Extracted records

════

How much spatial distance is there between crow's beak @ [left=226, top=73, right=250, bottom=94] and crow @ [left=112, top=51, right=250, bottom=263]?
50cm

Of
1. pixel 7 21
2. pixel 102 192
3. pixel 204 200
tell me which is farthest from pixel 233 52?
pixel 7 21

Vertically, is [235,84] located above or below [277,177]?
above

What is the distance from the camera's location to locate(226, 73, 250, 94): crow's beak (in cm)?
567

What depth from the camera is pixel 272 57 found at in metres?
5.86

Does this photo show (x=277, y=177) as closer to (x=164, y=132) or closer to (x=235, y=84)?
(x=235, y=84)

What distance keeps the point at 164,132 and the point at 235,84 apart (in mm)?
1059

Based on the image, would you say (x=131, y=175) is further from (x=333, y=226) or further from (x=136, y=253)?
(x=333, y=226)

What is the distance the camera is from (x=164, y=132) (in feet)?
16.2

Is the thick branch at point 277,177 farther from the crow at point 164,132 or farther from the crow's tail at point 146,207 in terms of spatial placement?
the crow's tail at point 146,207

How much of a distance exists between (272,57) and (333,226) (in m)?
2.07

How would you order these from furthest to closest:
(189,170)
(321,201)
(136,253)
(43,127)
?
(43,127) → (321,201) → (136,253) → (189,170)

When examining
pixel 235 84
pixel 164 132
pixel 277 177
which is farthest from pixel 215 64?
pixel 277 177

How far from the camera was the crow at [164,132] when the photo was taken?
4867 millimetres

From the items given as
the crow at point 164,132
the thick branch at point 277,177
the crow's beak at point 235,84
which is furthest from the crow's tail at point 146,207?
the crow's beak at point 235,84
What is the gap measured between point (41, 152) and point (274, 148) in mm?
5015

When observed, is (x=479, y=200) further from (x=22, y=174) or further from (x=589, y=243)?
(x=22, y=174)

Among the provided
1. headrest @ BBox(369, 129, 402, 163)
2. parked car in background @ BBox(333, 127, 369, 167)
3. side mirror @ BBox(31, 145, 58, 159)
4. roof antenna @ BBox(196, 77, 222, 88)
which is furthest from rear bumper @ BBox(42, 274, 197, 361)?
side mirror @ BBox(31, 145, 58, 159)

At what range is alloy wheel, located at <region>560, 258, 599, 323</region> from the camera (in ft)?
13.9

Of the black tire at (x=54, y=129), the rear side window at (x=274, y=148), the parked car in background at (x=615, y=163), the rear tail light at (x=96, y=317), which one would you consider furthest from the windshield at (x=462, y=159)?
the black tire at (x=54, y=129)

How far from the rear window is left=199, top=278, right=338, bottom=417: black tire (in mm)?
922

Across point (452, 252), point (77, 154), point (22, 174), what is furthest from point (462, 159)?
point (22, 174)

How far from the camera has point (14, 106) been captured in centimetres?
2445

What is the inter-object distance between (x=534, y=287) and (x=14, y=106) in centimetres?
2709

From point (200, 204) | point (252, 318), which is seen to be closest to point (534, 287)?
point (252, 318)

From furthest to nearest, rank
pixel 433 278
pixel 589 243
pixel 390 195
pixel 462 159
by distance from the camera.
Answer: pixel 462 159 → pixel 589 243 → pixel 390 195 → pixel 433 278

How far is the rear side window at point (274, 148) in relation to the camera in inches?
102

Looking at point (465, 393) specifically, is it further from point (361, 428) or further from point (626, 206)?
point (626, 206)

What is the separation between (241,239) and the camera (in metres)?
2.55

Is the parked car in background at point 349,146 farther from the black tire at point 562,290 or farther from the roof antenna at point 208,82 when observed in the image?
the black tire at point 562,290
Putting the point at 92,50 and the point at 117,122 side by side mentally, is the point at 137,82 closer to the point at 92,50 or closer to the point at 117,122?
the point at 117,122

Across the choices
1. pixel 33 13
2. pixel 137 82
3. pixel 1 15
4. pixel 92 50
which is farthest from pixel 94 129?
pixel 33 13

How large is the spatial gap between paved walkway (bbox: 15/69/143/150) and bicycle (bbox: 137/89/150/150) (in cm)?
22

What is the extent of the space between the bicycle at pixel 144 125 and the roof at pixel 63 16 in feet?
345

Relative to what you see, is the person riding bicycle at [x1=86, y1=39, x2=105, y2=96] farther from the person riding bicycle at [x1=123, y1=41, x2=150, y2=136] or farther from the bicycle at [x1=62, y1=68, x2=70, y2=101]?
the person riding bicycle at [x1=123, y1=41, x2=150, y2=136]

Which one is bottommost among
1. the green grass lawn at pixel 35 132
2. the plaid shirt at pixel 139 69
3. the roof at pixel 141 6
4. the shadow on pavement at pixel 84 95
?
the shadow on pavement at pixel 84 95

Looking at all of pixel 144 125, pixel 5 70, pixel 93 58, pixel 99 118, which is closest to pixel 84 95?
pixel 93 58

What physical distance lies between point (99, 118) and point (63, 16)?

════

* [TASK STATEMENT] Reproduce in full the stretch from the line containing "When examining" through the line containing "4867 millimetres", items included. Shift every number in the answers, both the pixel coordinates and the distance value, upward by 47.

* [OUTPUT FOR THIS EXERCISE]
When examining
pixel 235 84
pixel 164 132
pixel 277 177
which is farthest from pixel 215 64?
pixel 324 224

How far from the camera was the crow at [164,132] when the photo was taken?
4914 millimetres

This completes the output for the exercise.